Recently, however, an odd transformation has taken place: America increasingly is looking North for big ideas, and even for opportunity. People say that Canada is “having its moment.” What they really mean is that America, for some reason, for once, cares what we’re doing.
The New York Times recently interviewed Justin Trudeau in Toronto, part of an announced expansion of Canadian coverage. The Washington Post, the LA Times, the Wall Street Journal have all run recent stories about one Canadian policy decision or another. In May, The New Yorker wondered openly if the American Revolution was a mistake in the first place. The article was headlined “We could have been Canada,” with the obvious implication that being Canada would have been a vastly better outcome than being the United States. Gone are the days of the crypto-Canadian writer in the American press; now being Canadian is a selling point.
One reason for the change is obvious. They have Trump; we have Trudeau. It’s not hard to imagine why an American liberal would fantasize about living in a country with openness towards immigration and a single-payer healthcare system.

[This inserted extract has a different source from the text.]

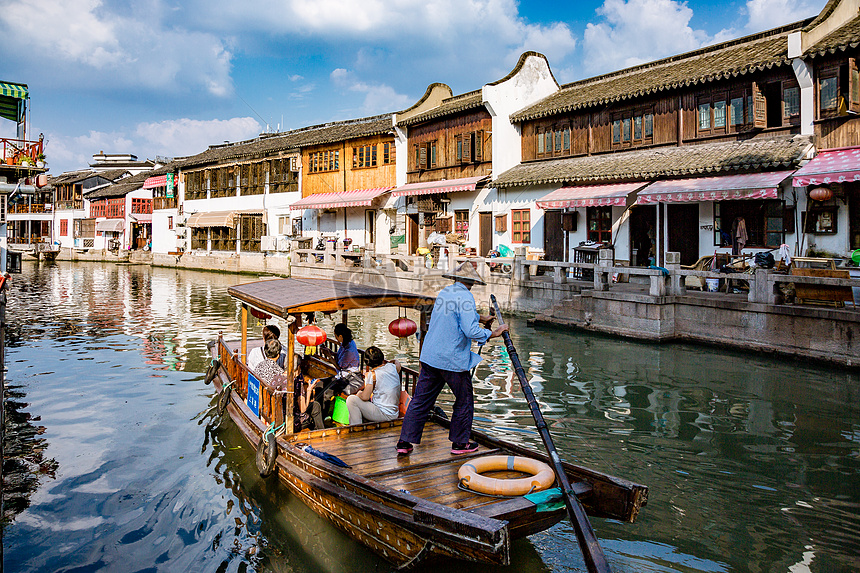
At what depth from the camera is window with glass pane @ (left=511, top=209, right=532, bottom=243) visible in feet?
74.8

But I think the fascination runs deeper because the crisis in America runs deeper. On July 2, for example, the Wall Street Journal ran an article entitled “How Can the U.S. Get More Women into the Workforce? Ask Canada,” which pointed to the larger percentage of women actively seeking employment here. They went on to offer an explanation: Canada has paid parental leave. If you institute parental leave, more women can work. If more women can work, more women will work.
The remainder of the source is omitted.